Wednesday, October 30, 2013
on having a russian soul, but not passing it on to my child
i have a russian soul. i know it sounds bad these days, with all of the homophobia and intrigues and hired clappers at the bolshoi and odin knows what else going on in russia, but it's still there. the same burning fascination that drove me to collect several degrees and a large bookshelf full of russian literature still smoulders within. i'm reading andrea pritzer's the secret history of vladimir nabokov and it, together with sabin's recent trip to st. petersburg, have fanned the flames once again.
russia is just so infuriatingly complex and vast and incomprehensible. it is at once primitive and highly cultured, traditional and fresh and new, provincial and cosmopolitan, a pastiche of copies of styles from around the world, but utterly its own. just when you think, i've just read brothers karamazov and now i really understand the russian soul, you turn to master and margarita or pale fire and another entire facet opens up. layer upon layer upon layer of complexity and history and blood and violence and art and thought and religion. i never get my fill of it.
i'll admit i was a little sad that it didn't speak to sabin in the same way. she said she was glad she went, but that she wouldn't want us to plan a family vacation to go back. maybe at 12, wandering the streets of modern st. petersburg, sipping a starbucks, and taking snapshots with her iPhone, it's perhaps understandable that she didn't feel the soul and the pulse of history running through the veins of nevsky prospect. but i had hoped that russia would open itself to her the way it did to me.
times are, of course, different. my initial interest in russia was a reaction to an instinctive and idealistic loathing of ronald reagan (i still think he's where the slippery slope began). it also arose in following the story of dissident andrei sakharov in the early 80s and in reading that baggy monster war & peace at too tender an age. the cold war was in full swing and we practiced nuclear fallout drills in the basement of our school. that's all very remote for sabin, if she has any awareness of it at all. the foundation just isn't there.

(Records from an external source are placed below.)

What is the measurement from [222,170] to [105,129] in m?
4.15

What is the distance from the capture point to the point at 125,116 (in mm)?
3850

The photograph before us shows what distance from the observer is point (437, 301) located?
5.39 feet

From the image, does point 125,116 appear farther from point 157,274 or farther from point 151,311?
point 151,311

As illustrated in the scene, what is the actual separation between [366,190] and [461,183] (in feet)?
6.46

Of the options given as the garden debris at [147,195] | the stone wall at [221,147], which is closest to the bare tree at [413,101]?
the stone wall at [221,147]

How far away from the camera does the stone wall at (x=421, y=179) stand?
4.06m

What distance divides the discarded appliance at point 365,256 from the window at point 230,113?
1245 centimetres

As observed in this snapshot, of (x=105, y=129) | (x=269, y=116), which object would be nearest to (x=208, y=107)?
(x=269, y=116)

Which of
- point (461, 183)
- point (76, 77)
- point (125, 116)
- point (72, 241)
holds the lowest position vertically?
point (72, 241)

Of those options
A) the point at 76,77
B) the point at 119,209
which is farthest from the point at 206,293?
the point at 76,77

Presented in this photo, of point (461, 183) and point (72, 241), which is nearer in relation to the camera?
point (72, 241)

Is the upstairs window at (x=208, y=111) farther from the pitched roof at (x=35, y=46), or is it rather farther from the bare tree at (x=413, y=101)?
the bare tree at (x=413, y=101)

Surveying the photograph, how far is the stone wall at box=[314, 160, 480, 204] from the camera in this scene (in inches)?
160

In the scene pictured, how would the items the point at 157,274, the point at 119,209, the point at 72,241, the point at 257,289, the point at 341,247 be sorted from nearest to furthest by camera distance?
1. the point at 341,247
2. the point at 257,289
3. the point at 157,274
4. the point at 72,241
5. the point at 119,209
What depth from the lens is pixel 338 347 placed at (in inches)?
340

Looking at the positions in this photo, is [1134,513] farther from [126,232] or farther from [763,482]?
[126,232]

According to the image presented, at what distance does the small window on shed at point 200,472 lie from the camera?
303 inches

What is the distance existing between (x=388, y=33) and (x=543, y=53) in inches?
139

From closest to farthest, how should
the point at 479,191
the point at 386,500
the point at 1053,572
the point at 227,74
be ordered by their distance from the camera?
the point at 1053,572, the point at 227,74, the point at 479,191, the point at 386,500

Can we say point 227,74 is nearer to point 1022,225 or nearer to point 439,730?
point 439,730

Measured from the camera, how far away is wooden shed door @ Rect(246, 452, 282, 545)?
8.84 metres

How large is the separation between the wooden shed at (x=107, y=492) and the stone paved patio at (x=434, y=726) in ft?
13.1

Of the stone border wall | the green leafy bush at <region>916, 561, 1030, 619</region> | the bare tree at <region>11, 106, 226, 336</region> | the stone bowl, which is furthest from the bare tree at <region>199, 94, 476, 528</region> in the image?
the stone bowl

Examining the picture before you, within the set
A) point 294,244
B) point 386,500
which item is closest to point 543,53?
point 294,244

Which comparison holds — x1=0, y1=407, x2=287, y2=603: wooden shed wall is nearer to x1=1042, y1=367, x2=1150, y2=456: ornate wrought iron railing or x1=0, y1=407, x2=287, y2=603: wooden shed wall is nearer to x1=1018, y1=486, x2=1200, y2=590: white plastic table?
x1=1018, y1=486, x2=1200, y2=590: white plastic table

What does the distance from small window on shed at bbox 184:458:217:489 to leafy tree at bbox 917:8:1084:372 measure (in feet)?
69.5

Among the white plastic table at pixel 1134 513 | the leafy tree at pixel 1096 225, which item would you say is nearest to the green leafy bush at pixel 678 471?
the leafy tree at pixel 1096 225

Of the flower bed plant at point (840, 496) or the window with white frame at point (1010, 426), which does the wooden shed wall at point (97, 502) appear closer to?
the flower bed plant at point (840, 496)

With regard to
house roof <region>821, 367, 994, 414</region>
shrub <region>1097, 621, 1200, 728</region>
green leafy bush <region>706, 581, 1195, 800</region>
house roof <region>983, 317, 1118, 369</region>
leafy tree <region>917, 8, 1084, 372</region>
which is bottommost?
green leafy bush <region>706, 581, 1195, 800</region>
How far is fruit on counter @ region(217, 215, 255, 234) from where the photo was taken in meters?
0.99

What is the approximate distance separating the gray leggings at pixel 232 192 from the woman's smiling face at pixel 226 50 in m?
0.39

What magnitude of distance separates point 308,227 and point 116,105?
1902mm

her danish sensibilities were a bit overwhelmed by the excessive ornate decoration of everything. gold trim and entire rooms of amber or malachite do make you understand why they needed a revolution. she found she didn't like not being able to read signs or understand what people were saying (being so multi-lingual, those are strange experiences for her). i guess i will have to accept that she will find her own forms of rebellion and passions and infatuations and that they don't have to mirror mine. i'm actually pretty ok with that, but i do wish that russia had made her heart go just a little bit pitter patter. but it wasn't a wasted trip. anytime you travel the world, you grow.